PropFlow’s technology eliminates proppant debris at wellsites, which can reduce maintenance costs and downtime for hydraulic fracturing equipment while supporting continuous pumping operations. This acquisition comes as Atlas has demonstrated robust revenue growth of 77.7% over the last twelve months.
"The addition of PropFlow is just another step in our mission to drive higher completion efficiencies for our customers," said John Turner, Atlas’s President & Chief Executive Officer, in a press release statement.
The acquisition aligns with Atlas’s strategy of developing comprehensive mine-to-blender proppant logistics capabilities for the energy industry. The company believes the combination of PropFlow’s filtration system with Atlas’s sand and logistics platform will enable customers to pump at rates exceeding historical benchmarks.
PropFlow, founded in 2021 by Britt Mitchell and Chris Martin, was headquartered in Little Rock, Arkansas, with operations based in Odessa, Texas prior to the acquisition. The company’s technology is designed to improve proppant delivery while reducing equipment maintenance costs.
Atlas Energy Solutions provides oilfield logistics, distributed power systems, and proppant supply across the Permian Basin.
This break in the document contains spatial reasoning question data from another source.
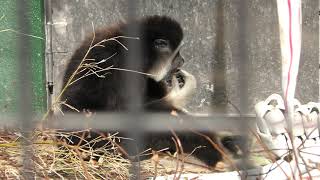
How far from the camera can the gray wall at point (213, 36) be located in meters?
2.03

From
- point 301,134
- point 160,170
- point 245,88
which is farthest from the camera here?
point 160,170

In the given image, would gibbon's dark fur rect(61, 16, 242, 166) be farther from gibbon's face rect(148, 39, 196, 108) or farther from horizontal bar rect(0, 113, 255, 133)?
horizontal bar rect(0, 113, 255, 133)

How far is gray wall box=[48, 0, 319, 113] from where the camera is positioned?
2033mm

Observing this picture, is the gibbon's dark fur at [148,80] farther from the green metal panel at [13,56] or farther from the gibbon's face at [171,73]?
the green metal panel at [13,56]

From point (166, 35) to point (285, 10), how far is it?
3.05 ft

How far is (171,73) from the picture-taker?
215cm

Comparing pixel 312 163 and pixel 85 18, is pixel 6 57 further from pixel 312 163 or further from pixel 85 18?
pixel 312 163

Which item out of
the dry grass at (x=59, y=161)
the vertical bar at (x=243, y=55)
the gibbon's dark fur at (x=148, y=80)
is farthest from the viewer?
the gibbon's dark fur at (x=148, y=80)

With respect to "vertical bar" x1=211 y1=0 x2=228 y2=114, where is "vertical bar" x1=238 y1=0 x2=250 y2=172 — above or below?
below

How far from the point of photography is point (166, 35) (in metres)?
2.11

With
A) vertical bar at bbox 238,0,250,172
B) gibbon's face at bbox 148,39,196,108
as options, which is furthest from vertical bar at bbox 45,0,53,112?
vertical bar at bbox 238,0,250,172

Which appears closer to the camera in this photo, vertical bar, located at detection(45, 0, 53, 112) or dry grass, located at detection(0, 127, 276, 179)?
dry grass, located at detection(0, 127, 276, 179)

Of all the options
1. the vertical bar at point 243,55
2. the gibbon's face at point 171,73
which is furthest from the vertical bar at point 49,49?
the vertical bar at point 243,55

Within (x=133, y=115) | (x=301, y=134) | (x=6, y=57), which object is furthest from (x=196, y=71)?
(x=133, y=115)
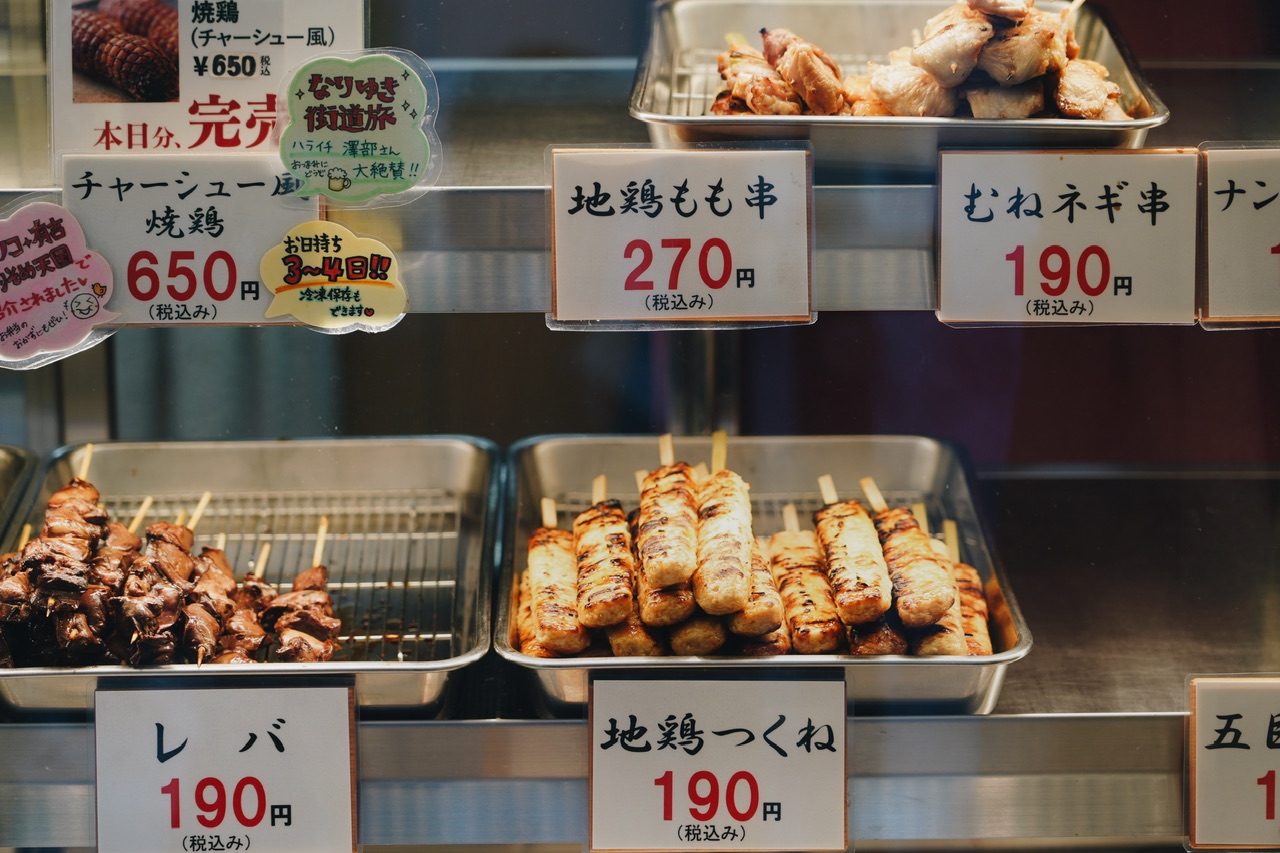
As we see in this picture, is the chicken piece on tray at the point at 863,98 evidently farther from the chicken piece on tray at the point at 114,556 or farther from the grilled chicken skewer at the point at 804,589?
the chicken piece on tray at the point at 114,556

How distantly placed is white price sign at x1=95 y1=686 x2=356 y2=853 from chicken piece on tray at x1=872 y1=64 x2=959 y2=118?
0.91 m

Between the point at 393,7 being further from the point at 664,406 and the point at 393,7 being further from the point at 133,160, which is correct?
the point at 664,406

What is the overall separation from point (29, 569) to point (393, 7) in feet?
2.98

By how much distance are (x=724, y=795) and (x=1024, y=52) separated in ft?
2.93

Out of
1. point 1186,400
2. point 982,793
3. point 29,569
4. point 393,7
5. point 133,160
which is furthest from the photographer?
point 1186,400

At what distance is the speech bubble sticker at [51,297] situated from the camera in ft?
4.04

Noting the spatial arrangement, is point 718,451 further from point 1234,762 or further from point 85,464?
point 85,464

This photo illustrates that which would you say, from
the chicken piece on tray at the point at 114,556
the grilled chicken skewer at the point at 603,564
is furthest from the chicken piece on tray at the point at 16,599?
the grilled chicken skewer at the point at 603,564

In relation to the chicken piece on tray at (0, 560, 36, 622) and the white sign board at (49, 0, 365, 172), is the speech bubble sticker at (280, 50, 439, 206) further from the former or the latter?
the chicken piece on tray at (0, 560, 36, 622)

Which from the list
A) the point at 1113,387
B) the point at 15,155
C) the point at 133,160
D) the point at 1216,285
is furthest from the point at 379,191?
the point at 1113,387

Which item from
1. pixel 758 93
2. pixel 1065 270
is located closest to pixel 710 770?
pixel 1065 270

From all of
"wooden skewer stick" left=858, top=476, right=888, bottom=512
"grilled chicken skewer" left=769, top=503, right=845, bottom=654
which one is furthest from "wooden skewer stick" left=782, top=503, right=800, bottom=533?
"wooden skewer stick" left=858, top=476, right=888, bottom=512

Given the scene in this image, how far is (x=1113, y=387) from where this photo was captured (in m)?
2.02

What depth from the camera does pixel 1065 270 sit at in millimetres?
1248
The company focuses on leveraging technology and automation to enhance operational efficiencies.
Financial terms of the acquisition were not disclosed in the announcement. The company, which offers a significant 7.05% dividend yield, is scheduled to report its next earnings on August 4, 2025. For deeper insights into Atlas Energy Solutions’ financials and growth prospects, including exclusive analysis and Fair Value estimates, investors can access the comprehensive research report available on InvestingPro, which covers over 1,400 US stocks with detailed metrics and expert analysis.
In other recent news, Atlas Energy Solutions reported its first-quarter 2025 earnings, showing a notable shortfall in earnings per share (EPS), which came in at $0.01 compared to the anticipated $1.06. However, the company surpassed revenue expectations, bringing in $297.6 million against the forecasted $234.1 million. Additionally, Atlas Energy recently acquired the power generation business Moser, which is anticipated to provide significant growth opportunities. In terms of analyst updates, Stifel initiated coverage on Atlas Energy with a Buy rating and a price target of $15, citing the company’s efficient operations and strong future cash flow expectations. Conversely, Citi adjusted its price target for Atlas Energy to $14 from $18, maintaining a Neutral rating due to revised financial models reflecting decreased proppant sales and adjusted logistics segment projections. At the company’s annual meeting, three Class II directors were elected to the board for three-year terms, with voting results detailed in a definitive proxy statement. These developments reflect ongoing strategic and operational shifts within Atlas Energy Solutions.